Stated task →
Please format the lines of the items from the line containing "How far apart" through the end as a JSON list of strings, one string per line, with blank lines omitted.

Dataset items →
=-=-=-=-=

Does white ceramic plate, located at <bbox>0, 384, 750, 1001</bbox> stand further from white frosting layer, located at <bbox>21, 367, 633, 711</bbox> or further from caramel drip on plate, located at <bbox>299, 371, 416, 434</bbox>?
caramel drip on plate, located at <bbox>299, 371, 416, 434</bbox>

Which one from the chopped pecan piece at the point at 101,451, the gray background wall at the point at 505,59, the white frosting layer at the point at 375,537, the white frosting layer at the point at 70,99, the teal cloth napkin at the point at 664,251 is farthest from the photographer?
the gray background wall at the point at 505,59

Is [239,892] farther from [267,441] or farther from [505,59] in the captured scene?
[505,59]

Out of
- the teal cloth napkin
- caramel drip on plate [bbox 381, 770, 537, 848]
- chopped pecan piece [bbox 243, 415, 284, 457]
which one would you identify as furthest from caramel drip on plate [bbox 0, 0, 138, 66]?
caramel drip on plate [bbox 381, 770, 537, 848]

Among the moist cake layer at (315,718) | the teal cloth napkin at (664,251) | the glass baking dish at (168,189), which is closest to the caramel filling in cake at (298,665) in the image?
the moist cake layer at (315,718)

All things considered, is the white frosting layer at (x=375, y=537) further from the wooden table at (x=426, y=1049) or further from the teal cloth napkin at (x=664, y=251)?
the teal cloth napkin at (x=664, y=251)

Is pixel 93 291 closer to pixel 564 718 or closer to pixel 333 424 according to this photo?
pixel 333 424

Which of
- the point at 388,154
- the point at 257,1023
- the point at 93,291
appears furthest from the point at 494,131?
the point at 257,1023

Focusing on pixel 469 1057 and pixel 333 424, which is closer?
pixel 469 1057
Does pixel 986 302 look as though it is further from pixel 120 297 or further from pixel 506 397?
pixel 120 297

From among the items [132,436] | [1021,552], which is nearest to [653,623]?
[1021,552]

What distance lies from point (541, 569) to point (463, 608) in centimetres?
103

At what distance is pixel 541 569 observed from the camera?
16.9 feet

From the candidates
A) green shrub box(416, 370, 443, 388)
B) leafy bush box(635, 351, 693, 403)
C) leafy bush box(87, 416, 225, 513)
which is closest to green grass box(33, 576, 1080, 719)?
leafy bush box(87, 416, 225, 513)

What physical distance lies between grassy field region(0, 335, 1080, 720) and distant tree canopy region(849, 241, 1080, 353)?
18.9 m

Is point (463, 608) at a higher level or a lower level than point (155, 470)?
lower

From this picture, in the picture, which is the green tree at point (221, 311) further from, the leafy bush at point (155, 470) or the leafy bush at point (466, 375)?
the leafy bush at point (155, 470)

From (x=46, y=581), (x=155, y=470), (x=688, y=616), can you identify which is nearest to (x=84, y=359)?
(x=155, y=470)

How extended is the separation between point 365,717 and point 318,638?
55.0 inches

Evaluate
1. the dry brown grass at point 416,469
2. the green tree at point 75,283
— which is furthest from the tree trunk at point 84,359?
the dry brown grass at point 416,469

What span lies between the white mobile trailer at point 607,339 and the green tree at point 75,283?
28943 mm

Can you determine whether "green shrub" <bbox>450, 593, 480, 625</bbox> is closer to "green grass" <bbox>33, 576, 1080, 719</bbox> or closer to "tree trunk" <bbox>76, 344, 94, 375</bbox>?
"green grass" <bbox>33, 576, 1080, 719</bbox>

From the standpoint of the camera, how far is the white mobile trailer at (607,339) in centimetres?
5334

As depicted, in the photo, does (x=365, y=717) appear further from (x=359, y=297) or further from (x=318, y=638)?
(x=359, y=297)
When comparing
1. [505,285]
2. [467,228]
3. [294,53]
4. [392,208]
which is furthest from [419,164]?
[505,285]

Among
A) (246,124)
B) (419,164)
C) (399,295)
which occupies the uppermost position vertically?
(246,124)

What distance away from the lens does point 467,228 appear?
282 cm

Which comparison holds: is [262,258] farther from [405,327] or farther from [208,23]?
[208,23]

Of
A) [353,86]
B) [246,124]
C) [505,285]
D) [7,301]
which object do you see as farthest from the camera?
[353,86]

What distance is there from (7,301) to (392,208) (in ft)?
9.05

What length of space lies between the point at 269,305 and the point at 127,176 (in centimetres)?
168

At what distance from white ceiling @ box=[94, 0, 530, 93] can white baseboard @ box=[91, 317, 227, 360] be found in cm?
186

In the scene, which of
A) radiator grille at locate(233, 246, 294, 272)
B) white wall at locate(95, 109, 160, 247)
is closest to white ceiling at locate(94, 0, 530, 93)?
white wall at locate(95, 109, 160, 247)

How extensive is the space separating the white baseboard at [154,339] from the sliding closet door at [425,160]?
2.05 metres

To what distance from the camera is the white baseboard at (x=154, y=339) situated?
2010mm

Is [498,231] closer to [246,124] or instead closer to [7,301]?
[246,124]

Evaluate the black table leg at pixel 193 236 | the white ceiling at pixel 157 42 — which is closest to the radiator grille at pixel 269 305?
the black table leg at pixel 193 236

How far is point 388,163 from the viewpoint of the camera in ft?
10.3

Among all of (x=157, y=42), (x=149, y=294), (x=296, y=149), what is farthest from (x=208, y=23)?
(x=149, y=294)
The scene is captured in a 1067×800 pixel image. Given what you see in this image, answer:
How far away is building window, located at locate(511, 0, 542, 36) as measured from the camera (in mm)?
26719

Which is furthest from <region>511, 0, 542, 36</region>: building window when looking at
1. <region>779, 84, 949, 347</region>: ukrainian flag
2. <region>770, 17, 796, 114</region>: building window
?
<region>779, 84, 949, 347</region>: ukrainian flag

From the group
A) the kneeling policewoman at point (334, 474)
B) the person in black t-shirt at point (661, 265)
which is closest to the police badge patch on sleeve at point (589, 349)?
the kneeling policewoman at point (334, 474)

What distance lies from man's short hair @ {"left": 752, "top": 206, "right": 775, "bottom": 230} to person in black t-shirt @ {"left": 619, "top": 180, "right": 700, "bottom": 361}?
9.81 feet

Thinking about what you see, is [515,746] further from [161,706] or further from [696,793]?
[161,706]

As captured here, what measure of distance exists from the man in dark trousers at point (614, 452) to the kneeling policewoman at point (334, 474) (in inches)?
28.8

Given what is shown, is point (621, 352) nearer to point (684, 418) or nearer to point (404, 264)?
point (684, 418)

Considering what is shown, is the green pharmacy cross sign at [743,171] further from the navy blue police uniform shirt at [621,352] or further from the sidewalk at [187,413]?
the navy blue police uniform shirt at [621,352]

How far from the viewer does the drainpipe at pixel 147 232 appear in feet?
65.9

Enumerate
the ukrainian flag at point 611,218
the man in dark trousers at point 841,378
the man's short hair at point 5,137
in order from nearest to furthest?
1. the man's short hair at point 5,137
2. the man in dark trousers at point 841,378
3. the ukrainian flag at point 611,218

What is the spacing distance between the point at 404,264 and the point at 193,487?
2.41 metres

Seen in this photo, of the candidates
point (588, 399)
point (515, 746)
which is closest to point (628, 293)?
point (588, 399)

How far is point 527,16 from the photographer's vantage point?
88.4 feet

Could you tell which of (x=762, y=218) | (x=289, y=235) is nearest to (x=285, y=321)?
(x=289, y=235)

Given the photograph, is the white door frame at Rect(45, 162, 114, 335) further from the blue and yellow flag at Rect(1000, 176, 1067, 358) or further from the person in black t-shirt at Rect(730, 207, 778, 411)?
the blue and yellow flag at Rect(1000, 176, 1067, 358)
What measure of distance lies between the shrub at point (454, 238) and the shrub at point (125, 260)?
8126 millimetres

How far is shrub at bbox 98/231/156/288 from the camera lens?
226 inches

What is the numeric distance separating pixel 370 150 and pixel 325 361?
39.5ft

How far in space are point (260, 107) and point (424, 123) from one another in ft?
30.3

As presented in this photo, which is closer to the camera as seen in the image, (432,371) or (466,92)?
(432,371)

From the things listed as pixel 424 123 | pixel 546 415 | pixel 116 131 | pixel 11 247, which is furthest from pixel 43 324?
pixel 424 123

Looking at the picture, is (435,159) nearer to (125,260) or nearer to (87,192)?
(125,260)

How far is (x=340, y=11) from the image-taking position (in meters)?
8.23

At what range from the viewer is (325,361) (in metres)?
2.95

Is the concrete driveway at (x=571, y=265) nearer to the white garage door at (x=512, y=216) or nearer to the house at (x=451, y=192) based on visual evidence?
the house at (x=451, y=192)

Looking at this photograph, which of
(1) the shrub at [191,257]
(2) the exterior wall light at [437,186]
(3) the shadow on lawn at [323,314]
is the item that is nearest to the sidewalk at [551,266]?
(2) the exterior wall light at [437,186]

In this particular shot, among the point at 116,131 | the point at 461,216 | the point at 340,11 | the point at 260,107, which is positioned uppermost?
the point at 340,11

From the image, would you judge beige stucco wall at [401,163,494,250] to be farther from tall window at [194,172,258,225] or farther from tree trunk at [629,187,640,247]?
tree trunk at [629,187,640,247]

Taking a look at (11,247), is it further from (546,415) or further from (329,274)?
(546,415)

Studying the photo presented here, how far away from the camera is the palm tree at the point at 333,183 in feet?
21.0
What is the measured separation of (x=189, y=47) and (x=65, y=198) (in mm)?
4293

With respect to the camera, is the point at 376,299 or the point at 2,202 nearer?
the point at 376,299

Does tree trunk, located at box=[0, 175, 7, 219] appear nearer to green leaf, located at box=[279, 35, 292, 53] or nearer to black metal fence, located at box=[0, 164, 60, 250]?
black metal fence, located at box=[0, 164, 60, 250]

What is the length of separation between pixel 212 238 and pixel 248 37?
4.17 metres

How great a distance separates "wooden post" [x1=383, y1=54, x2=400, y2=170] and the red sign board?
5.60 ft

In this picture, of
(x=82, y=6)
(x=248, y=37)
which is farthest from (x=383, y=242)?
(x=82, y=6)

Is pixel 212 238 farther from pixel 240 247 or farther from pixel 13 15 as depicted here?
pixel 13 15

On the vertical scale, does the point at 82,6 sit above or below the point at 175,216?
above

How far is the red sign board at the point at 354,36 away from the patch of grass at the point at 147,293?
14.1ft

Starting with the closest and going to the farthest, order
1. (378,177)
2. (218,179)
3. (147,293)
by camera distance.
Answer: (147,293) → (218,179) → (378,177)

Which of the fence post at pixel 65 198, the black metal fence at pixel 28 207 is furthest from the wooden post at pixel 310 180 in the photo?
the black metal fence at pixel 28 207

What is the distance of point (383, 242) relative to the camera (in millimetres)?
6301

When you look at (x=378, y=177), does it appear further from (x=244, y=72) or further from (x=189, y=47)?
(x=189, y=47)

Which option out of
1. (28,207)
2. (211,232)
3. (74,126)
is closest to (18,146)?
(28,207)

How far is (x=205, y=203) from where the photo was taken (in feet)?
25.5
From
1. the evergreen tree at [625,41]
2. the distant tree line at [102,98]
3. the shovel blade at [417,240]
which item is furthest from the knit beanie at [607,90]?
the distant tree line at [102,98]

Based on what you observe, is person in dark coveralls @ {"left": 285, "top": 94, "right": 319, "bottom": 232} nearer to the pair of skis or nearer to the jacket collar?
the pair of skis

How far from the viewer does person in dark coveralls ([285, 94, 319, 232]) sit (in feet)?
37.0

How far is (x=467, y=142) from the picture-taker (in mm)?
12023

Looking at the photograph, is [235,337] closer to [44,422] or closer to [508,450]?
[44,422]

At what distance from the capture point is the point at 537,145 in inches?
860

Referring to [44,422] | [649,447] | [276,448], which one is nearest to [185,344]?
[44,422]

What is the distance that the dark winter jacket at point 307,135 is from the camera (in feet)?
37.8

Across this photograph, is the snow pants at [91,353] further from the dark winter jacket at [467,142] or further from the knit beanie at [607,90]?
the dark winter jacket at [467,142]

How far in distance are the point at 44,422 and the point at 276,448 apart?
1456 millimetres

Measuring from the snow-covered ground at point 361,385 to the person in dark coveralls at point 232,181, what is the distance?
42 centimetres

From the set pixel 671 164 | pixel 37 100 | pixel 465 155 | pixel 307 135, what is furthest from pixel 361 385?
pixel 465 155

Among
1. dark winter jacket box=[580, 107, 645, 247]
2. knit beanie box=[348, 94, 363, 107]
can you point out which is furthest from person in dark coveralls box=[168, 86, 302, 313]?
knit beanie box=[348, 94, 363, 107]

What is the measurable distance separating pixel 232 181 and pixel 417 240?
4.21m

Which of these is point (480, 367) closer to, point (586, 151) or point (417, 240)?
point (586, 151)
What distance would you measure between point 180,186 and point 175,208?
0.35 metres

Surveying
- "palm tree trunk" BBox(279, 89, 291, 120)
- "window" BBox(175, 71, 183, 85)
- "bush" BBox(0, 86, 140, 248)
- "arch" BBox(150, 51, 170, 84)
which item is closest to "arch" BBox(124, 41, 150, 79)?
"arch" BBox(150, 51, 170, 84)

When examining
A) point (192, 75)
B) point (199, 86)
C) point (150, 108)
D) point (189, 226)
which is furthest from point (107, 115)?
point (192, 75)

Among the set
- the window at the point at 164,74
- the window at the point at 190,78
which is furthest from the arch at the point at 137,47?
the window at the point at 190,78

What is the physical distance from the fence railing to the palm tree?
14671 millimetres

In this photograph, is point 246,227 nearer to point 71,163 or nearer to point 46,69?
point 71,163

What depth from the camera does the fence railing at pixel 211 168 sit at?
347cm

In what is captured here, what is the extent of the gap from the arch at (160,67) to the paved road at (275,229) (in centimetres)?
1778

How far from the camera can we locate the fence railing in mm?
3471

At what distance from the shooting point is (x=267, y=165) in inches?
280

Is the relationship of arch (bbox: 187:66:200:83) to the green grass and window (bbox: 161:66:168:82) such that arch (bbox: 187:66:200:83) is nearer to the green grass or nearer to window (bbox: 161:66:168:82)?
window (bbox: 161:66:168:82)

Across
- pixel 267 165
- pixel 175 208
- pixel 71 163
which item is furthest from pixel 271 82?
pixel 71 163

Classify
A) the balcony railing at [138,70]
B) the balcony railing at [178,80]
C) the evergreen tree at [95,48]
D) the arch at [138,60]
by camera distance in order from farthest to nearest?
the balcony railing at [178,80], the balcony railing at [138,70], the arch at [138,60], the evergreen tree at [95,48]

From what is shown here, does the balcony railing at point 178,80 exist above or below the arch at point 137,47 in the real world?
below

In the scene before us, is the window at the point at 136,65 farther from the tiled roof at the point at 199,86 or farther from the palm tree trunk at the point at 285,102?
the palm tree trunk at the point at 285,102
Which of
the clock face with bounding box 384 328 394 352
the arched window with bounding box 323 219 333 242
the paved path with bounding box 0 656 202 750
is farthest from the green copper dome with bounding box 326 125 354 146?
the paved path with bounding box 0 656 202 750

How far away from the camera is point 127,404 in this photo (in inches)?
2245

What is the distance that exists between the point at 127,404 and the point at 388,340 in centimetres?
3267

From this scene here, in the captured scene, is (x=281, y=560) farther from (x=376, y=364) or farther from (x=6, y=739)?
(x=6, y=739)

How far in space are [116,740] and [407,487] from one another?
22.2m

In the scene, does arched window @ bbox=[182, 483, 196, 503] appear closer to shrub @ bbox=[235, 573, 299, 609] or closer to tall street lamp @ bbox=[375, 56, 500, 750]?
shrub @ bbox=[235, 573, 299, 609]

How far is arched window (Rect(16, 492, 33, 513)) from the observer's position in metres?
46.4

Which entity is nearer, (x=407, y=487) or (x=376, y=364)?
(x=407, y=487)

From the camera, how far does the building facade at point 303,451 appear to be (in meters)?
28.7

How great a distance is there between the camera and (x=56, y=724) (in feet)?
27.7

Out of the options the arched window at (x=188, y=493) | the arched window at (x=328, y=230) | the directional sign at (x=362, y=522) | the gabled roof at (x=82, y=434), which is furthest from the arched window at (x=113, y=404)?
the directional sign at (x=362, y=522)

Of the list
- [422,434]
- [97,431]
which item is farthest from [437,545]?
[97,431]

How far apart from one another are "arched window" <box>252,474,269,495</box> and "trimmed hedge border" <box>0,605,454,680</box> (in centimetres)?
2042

=-=-=-=-=

Exercise output →
[
  "How far apart from one another are \"arched window\" <box>252,474,269,495</box> and \"trimmed hedge border\" <box>0,605,454,680</box> (in centimetres)?",
  "2042"
]